75e anniversaire de la libération d'Auschwitz
Le train surgit des ténèbres. Réveille-toi, citoyen capon ! Dans la campagne endormie, la lune est blême ; une colère froide blanchit sa figure ; son rayon balaie des visages apeurés ; l’astre pénètre les wagons à bestiaux ; il les accompagne à la nuit du tombeau ; l’innocence funèbre roule vers la mort.
Une mélopée lugubre rythme le convoi ; la promiscuité d’un univers immonde transforme l’individu en troupeau amorphe. Sous les roues, la ferraille entrechoque la résistance réfugiée dans la matière.
Les enfants pendent aux basques de l’espoir ; leurs pleurs les attachent à l’humain. Mais le destin suit un train d’enfer, leurs larmes n’éroderont point les cœurs de pierre.

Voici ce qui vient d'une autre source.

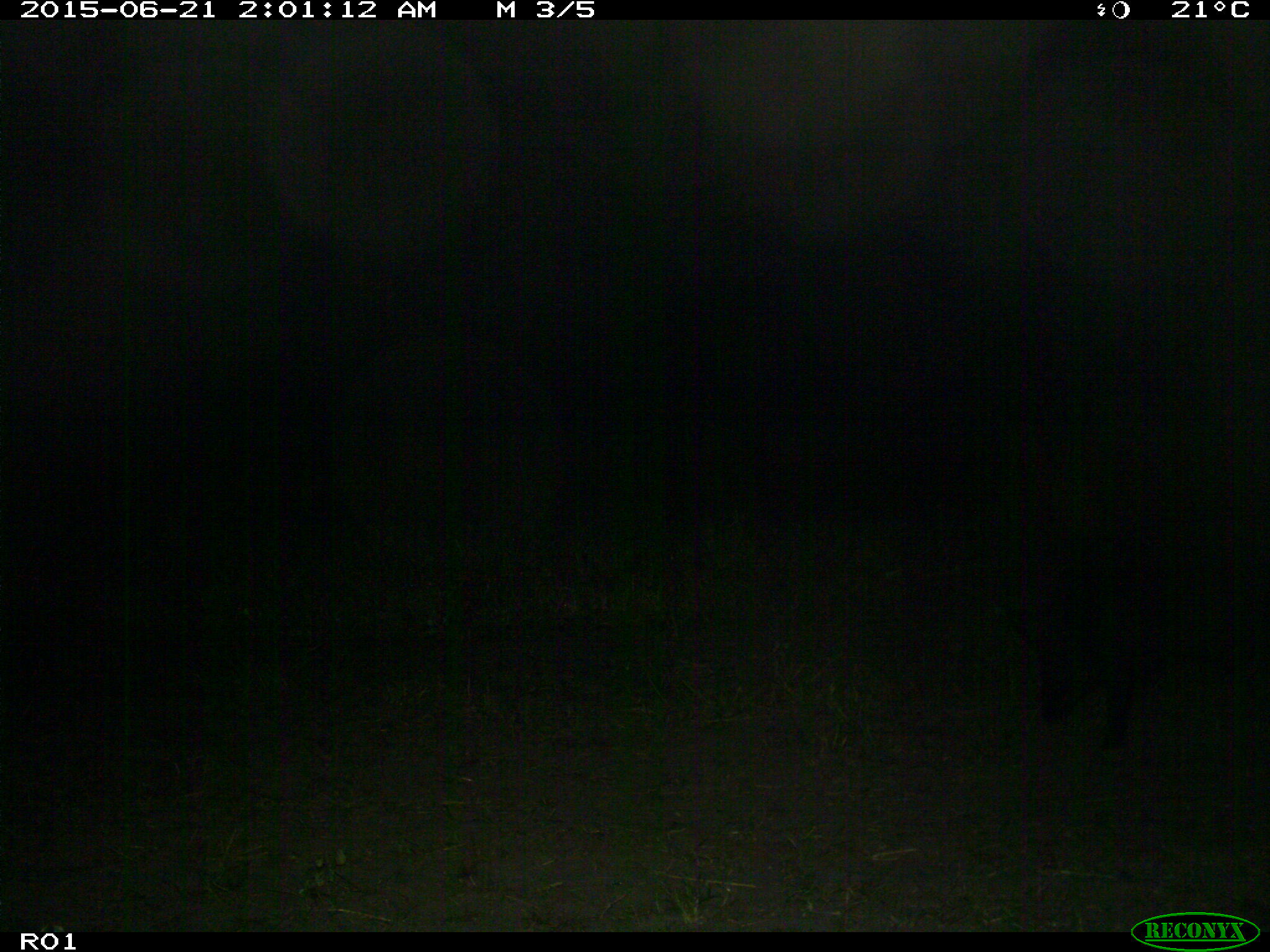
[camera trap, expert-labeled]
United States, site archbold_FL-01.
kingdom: Animalia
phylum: Chordata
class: Mammalia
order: Artiodactyla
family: Suidae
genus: Sus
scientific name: Sus scrofa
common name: wild boar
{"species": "Sus scrofa (wild boar)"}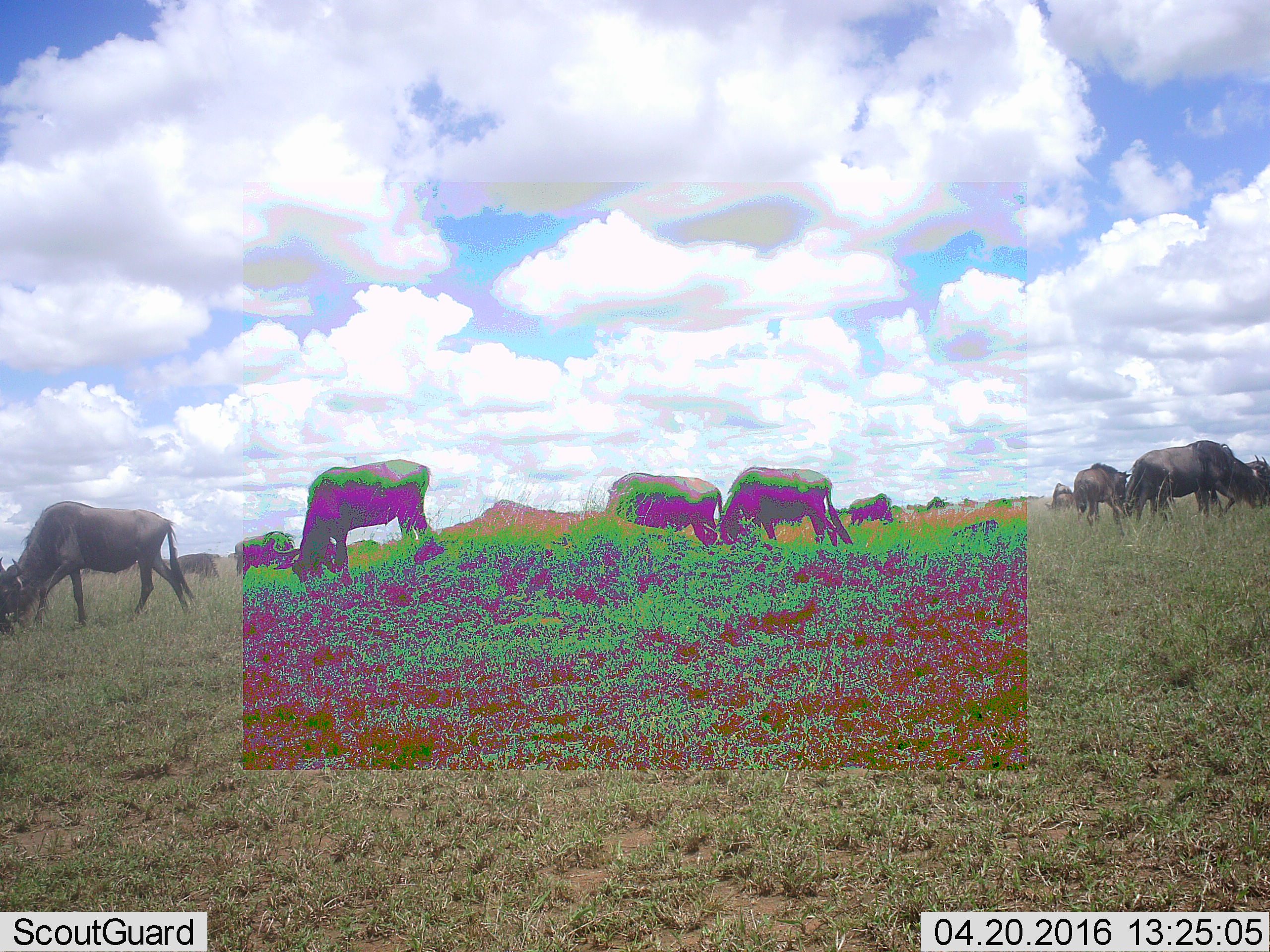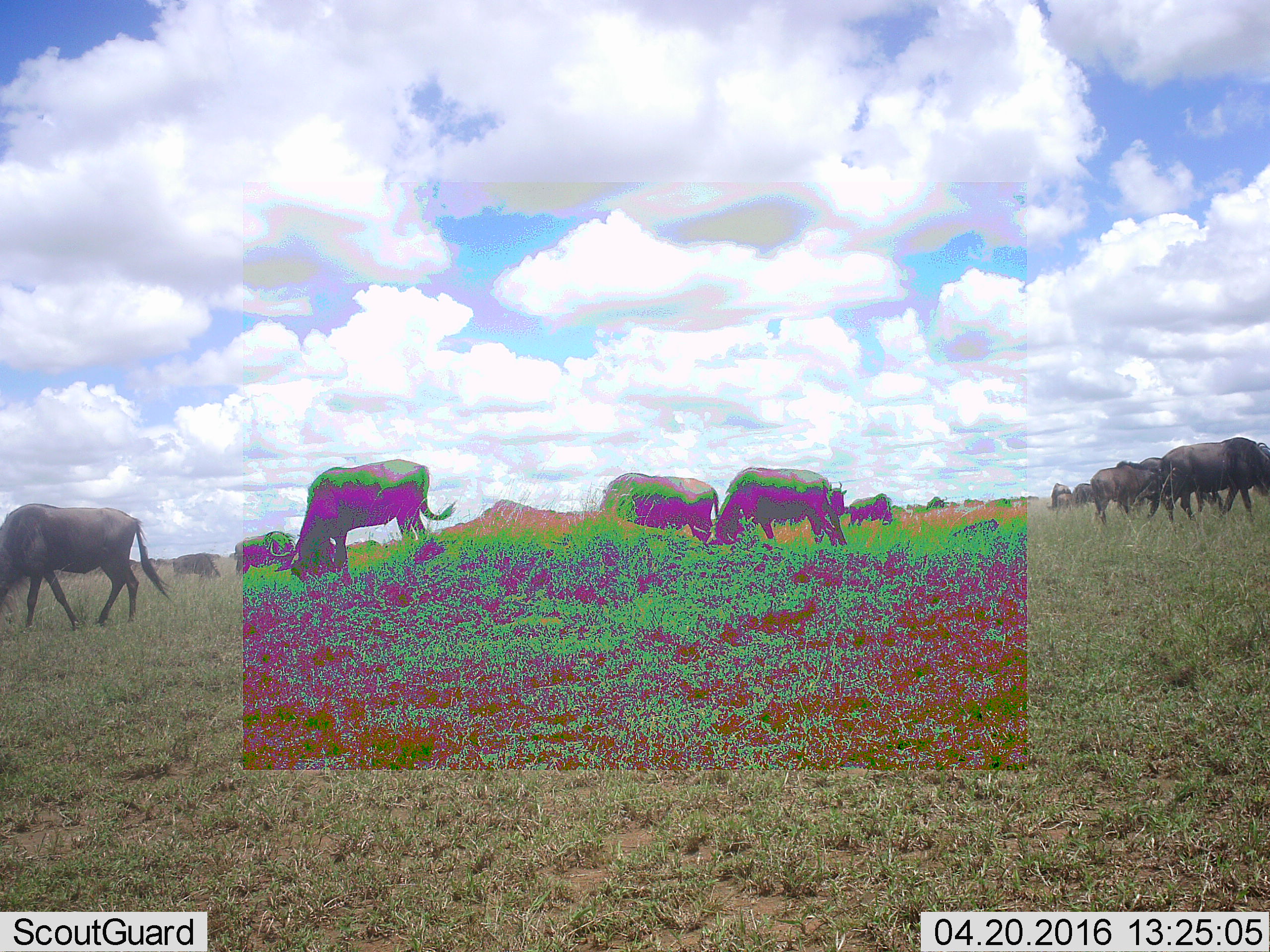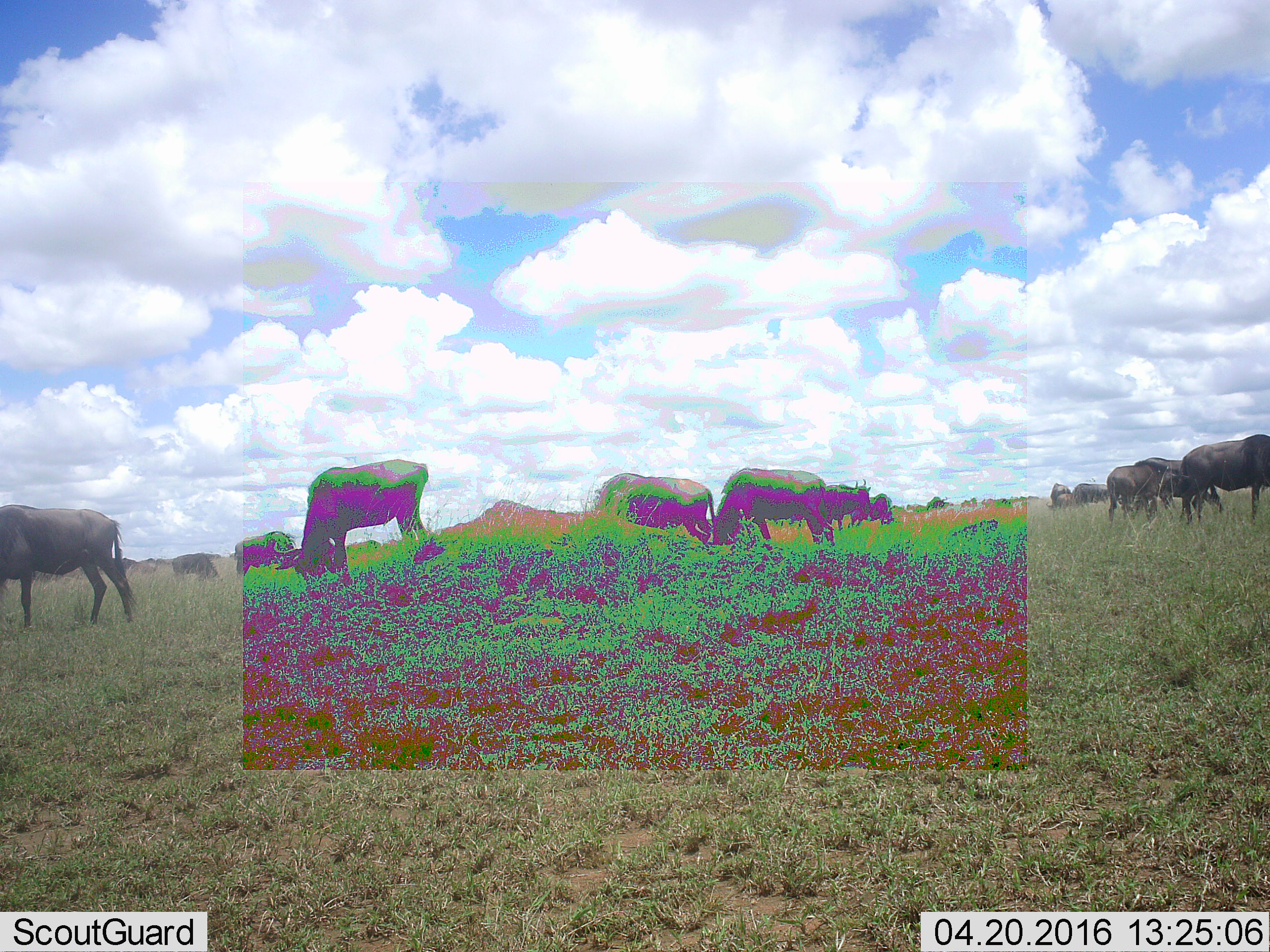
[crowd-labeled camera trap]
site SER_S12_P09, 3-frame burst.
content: unidentified animal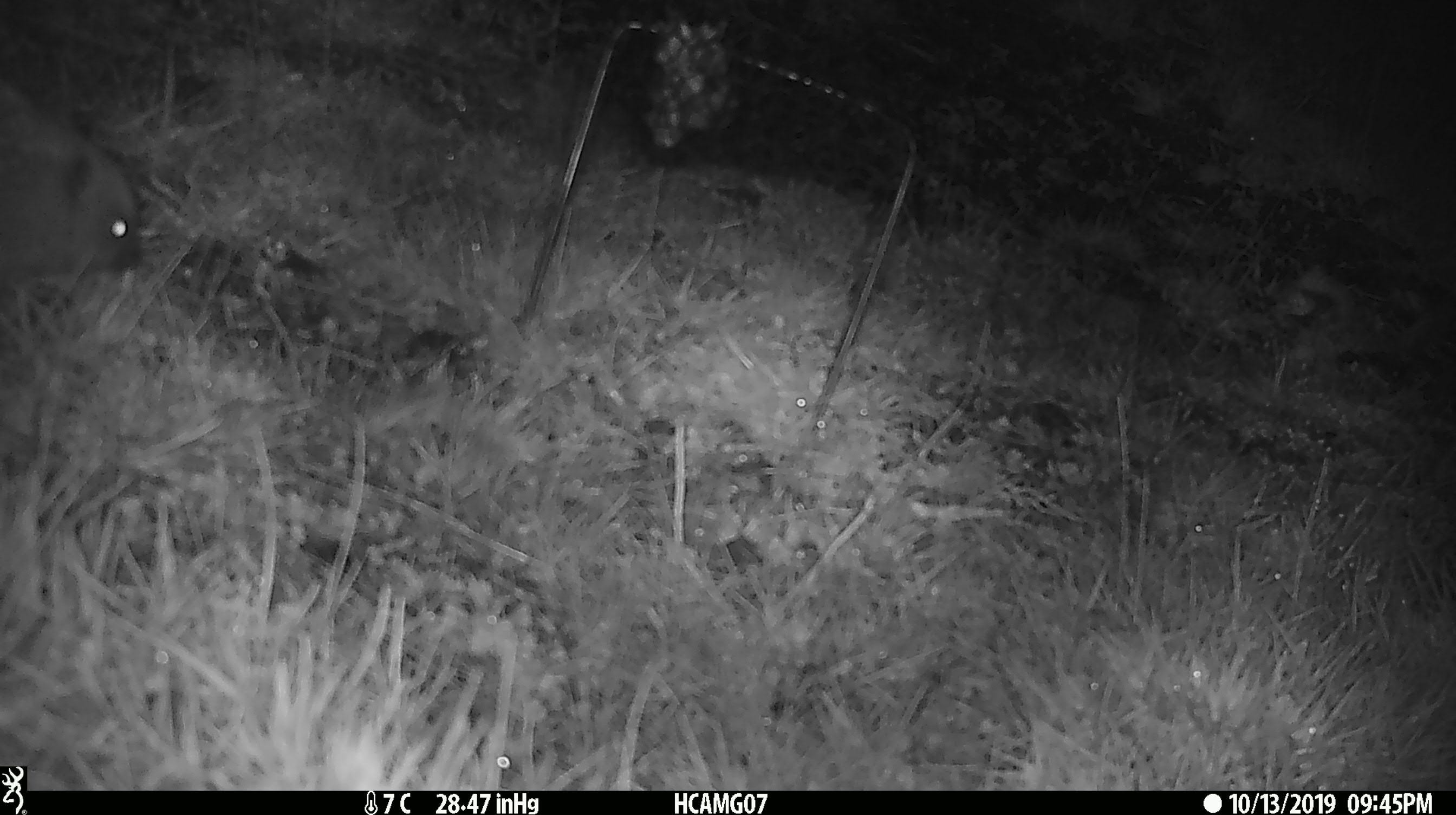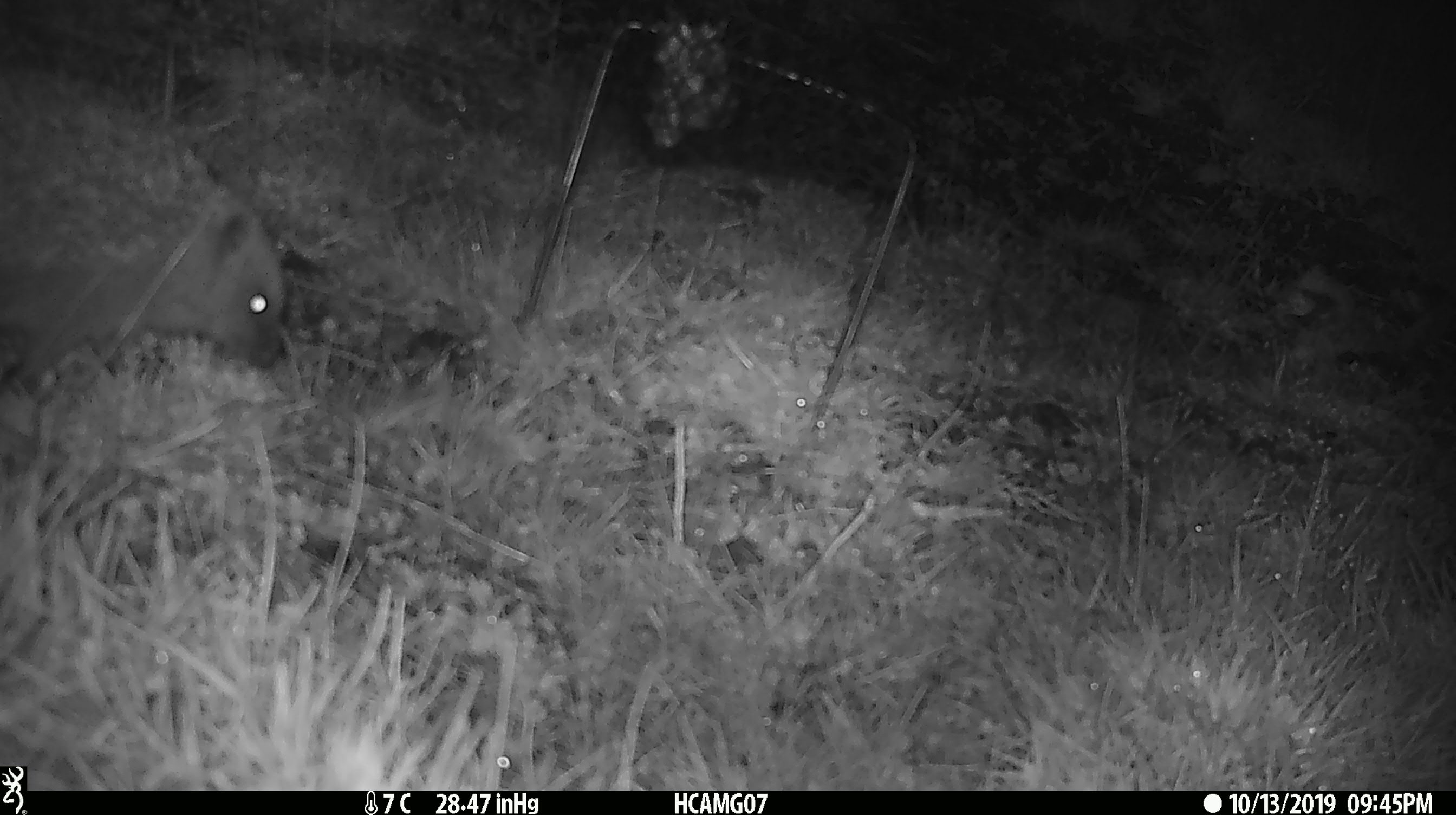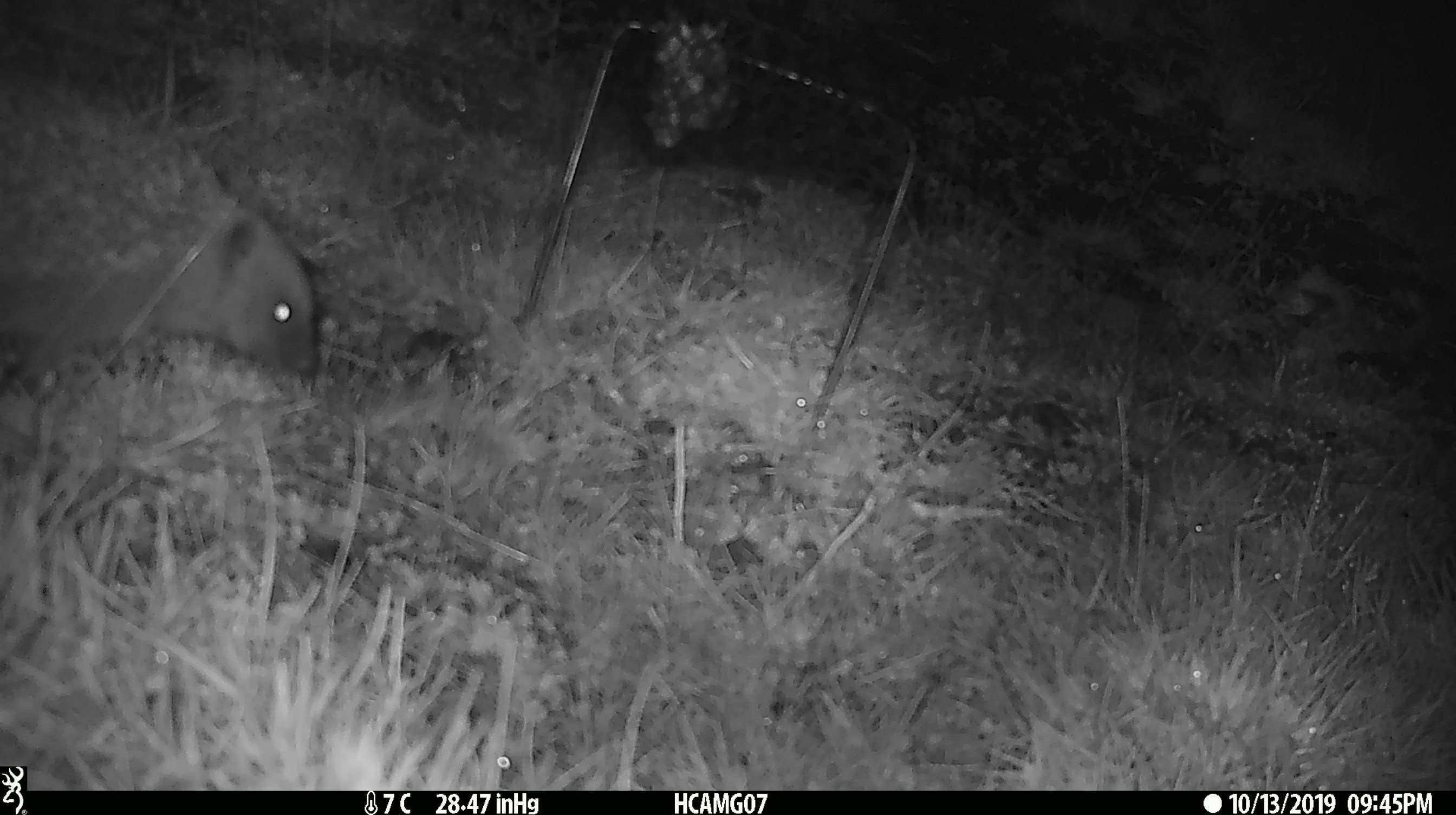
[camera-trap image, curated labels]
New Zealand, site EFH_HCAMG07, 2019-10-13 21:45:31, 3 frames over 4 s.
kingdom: Animalia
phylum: Chordata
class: Mammalia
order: Eulipotyphla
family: Erinaceidae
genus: Erinaceus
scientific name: Erinaceus europaeus europaeus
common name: european hedgehog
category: hedgehog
Hedgehog (european hedgehog) (Erinaceus europaeus europaeus).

Le soleil découvre les étoiles jaunes. les nuages peinent à cacher l’infâme ; l’éclair ne déchire pas l’ignominie ; l’orage ne frappe pas l’opprobre. La locomotive siffle la camarde dans un désert d’humanité. L’imagination fertile conduit la haine ; elle s’arrêtera à la solution finale.
Les wagons vides repartent vers l’oubli. La bétaillère est derechef peuplée ; des bêtes ont remplacé les boucs émissaires.
Six millions ont fait le grand voyage ; leur trajet a strié l’Humanité.